### [Set of tasks]
1 > Could you copy, word for word, the stretch of the Grace Tame excerpt from "In April 2026, the" through "women with autism."?
2 > What would come next in the excerpt about Grace Tame? Continue it, starting right after its last sentence.

### [Selected excerpt]
In April 2026, the foundation closed down due to a lack of long term funding.

== Writing ==
In September 2022 her memoir, The Ninth Life of a Diamond Miner, was published by Macmillan Australia. It was shortlisted for the Nonfiction prize at the 2023 Indie Book Awards.

==Media work==
The ABC broadcast a four-part podcast and YouTube series titled Autistic AF with Grace Tame in June 2026. In the series Tame speaks about her experience of autism, discusses the latest research and interviews women with autism.

==Recognition and public profile==

===2021 Australian of the Year===
In October 2020, Tame was named Tasmanian Australian of the Year 2021. She said, "I could be wrong but I don't think that a survivor of rape has ever been awarded in such a way and that's huge . . . It's hugely empowering for that community recognising and normalising the act of speaking out. There's no shame in surviving. The shame sits at the feet of predators, of perpetrators of these crimes."

### [The data]
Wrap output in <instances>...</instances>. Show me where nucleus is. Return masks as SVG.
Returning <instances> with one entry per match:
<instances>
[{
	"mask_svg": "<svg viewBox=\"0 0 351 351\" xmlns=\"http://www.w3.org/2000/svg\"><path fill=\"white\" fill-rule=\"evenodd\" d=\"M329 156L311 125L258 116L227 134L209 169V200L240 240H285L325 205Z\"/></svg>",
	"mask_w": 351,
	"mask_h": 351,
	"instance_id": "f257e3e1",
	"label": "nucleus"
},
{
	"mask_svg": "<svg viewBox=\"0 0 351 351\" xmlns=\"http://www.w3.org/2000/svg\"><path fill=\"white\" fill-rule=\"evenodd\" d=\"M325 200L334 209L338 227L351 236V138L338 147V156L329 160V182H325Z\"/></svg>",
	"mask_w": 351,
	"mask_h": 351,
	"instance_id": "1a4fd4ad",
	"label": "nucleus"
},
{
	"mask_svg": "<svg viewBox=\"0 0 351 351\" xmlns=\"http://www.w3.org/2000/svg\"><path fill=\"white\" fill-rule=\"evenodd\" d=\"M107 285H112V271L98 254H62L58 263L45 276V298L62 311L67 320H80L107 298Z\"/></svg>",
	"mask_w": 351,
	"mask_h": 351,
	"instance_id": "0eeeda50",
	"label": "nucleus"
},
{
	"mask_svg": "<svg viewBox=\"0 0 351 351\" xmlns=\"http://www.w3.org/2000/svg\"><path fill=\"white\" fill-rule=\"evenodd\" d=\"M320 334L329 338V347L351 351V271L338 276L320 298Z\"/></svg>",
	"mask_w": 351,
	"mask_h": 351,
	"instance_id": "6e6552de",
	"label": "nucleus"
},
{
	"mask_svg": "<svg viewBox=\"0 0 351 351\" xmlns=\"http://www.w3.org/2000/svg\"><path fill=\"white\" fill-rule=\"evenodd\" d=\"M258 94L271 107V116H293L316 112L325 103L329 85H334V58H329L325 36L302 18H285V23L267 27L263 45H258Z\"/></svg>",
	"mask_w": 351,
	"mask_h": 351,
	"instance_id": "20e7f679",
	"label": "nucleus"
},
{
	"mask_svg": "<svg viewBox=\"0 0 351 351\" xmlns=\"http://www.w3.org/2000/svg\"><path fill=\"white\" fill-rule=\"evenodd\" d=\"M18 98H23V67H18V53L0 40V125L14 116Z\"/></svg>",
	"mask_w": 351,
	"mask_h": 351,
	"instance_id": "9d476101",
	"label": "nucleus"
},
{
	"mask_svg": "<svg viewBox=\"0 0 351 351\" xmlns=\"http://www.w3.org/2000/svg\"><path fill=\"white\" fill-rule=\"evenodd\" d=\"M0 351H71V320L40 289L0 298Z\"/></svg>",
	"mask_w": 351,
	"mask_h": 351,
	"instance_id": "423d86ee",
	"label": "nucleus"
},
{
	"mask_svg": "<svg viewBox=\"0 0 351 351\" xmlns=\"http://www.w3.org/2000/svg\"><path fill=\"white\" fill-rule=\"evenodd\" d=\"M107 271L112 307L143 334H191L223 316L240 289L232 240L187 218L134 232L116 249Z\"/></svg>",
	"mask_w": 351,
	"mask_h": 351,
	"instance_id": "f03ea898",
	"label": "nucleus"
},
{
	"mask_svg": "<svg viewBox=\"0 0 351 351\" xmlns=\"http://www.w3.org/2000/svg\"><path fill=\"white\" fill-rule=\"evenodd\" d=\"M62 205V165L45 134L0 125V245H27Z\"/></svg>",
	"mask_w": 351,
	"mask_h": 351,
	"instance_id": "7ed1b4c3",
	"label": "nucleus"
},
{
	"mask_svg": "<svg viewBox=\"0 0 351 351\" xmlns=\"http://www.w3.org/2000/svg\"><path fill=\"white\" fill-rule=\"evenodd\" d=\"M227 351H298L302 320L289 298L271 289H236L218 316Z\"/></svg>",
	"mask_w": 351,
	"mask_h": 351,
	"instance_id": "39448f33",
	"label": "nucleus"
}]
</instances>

### [Answers provided]
1 >
In April 2026, the foundation closed down due to a lack of long term funding.

== Writing ==
In September 2022 her memoir, The Ninth Life of a Diamond Miner, was published by Macmillan Australia. It was shortlisted for the Nonfiction prize at the 2023 Indie Book Awards.

==Media work==
The ABC broadcast a four-part podcast and YouTube series titled Autistic AF with Grace Tame in June 2026. In the series Tame speaks about her experience of autism, discusses the latest research and interviews women with autism.

2 >
On the eve of Australia Day 2021, she was named Australian of the Year. The panel said, "Grace has demonstrated extraordinary courage, using her voice to push for legal reform and raise public awareness about the impacts of sexual violence". She is the first Tasmanian recipient of the award and the first as a public survivor of sexual assault. Upon receiving the award, she said "All survivors of child sexual abuse, this is for us... When we share, we heal. Together we can end child sexual abuse. I remember him saying, 'Don't make a sound.' Well, hear me now, using my voice amongst a chorus of voices that will not be silenced." Her speech was praised as "powerful" and "extraordinary".

===Other recognition===

In 2021, Tame was named as one of Time magazine's Next Generation Leaders, and by the Australian Financial Review as one of the "10 most culturally powerful people in Australia in 2021".

Tame was featured on the cover of the May 2021 Australian issue of Marie Claire magazine. She was the first non-celebrity to appear on the magazine's cover in its 25-year history.

A portrait of Tame by Kirsty Neilson was a finalist in the 2021 Archibald Prize. Neilson was inspired by Tame's passion, strength, and bravery in playing an instrumental role in changing Tasmania's gag law.

=== Nike ambassadorship ===
In January 2025, Tame was appointed a brand ambassador for the Nike company. She was removed from the position in early June 2025 after making social media posts about Israel and Palestine. Nike issued a statement that "Grace and Nike have mutually agreed to part ways" and wished Tame well. It did not provide a reason for the decision. Nike later posted a statement against discrimination and anti-semitism.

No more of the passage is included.